Facebook’s Fall and the Post-Sarbanes-Oxley “Cheers IPOs”
How Over-Regulation is Robbing Investors of Wealth from Smaller IPOs
When I wrote pieces here and at the Daily Caller late last week injecting a note of skepticism as to the gains of ordinary investors from the Facebook inital public offering (IPO), I was slightly worried that the piece would be seen as raining on the parade.
Now that this “parade” has turned into a stampede in the other direction, I still worry that my overall point will be missed. That is that as a result of the massive increase in the cost of going public from the Sarbanes-Oxley Act of 2002, Dodd-Frank and other regulations that have attempted to protect ordinary shareholders from all forms of risk, middle-class investors are being robbed of smaller IPOs that would allow them to grow wealthy with companies at their growth stages, with job growth that would have been enabled by the added capital suffering as well.
The Associated Press today reports that regulators are “probing” issues with the IPO rollout. But all they might find is that the price of Facebook, like all stocks, falls after an initial frenzy. Rather, what policy makers really need to “probe” is the over-regulation that has resulted in IPOs fewer in number and larger than ever, resulting in ordinary investors left with far fewer opportunities to get in on companies like Facebook at their emerging growth stages.
The size of Facebook’s IPO — over $100 billion in market capitalization — has attracted much attention. But a decade ago even a $1 billion IPO — which LinkedIn, Groupon, and others have all exceeded in the past couple years — was unheard of. Before the last decade, as noted by President Obama’s Council on Jobs and Competitiveness, 80 percent of IPOs had market caps of less than $50 million. In fact, Home Depot only had four stores when it went public in 1981. Imagine if you had bought stock in Home Depot back then! You would need a Mansion Depot today!
As I wrote last week, this relatively new phenomenon of “Cheers IPOs” — in which companies don’t go public until, to paraphrase the ‘80s TV theme song, “everybody knows their name” — reduces the benefits of going public both in terms of job growth and of the ability of ordinary investors to grow wealthy with small and mid-size firms. “What a healthy economy needs is IPOs of companies you have never heard of, which go public not to realize market value for the shares of their founders, but to raise money to expand operations and add jobs,” I contended and still do.

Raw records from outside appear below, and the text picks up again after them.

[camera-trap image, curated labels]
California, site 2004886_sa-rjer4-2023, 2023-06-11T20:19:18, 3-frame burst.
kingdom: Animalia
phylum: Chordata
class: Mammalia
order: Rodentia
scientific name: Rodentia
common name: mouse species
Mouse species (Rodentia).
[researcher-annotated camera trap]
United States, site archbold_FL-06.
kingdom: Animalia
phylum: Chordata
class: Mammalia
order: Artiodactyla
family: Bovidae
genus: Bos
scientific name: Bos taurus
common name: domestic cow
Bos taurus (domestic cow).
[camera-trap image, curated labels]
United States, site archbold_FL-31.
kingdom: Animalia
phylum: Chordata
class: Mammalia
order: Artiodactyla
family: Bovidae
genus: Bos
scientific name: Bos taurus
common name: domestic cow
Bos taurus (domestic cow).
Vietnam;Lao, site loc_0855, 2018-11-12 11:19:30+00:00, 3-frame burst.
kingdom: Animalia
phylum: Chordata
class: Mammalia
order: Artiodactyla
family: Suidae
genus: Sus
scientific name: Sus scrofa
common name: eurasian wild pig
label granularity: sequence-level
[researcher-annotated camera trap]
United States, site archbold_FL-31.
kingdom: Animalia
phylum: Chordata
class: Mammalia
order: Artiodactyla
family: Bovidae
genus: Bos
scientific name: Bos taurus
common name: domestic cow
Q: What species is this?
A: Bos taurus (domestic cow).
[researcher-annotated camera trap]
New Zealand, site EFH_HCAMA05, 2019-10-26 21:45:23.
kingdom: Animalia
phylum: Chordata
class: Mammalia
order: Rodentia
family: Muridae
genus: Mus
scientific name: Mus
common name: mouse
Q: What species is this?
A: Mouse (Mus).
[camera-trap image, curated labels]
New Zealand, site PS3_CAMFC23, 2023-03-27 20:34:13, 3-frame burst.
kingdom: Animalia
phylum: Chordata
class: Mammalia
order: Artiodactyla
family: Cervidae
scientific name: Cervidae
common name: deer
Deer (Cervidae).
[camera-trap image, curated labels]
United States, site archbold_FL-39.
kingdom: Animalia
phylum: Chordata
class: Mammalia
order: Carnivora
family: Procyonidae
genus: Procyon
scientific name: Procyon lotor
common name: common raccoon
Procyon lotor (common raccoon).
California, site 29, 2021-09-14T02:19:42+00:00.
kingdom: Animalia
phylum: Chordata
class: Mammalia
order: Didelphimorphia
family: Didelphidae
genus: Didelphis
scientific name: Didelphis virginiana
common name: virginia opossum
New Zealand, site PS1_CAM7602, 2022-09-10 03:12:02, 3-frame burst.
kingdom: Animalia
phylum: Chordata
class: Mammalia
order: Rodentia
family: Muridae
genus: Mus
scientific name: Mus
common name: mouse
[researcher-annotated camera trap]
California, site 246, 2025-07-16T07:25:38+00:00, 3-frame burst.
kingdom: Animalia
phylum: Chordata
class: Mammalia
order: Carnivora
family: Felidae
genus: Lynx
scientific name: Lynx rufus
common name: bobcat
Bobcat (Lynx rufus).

The good news is that in the month since the limited regulatory relief of the bipartisan Jumpstart Our Business Startups (JOBS) Act went into effect, there has been a noticeable uptick of smaller and growing firms returning to the IPO market. Among other things, the JOBS Act creates a five-year “on-ramp” for most firms going public in which they are exempt from the Sarbanes-Oxley internal control mandates, the Dodd-Frank proxy provisions, and other burdensome regulations. As I had concluded, we can hope that “the mini-IPOs enabled by the JOBS Act [and future regulatory relief] are the wave of our entrepreneurial future.”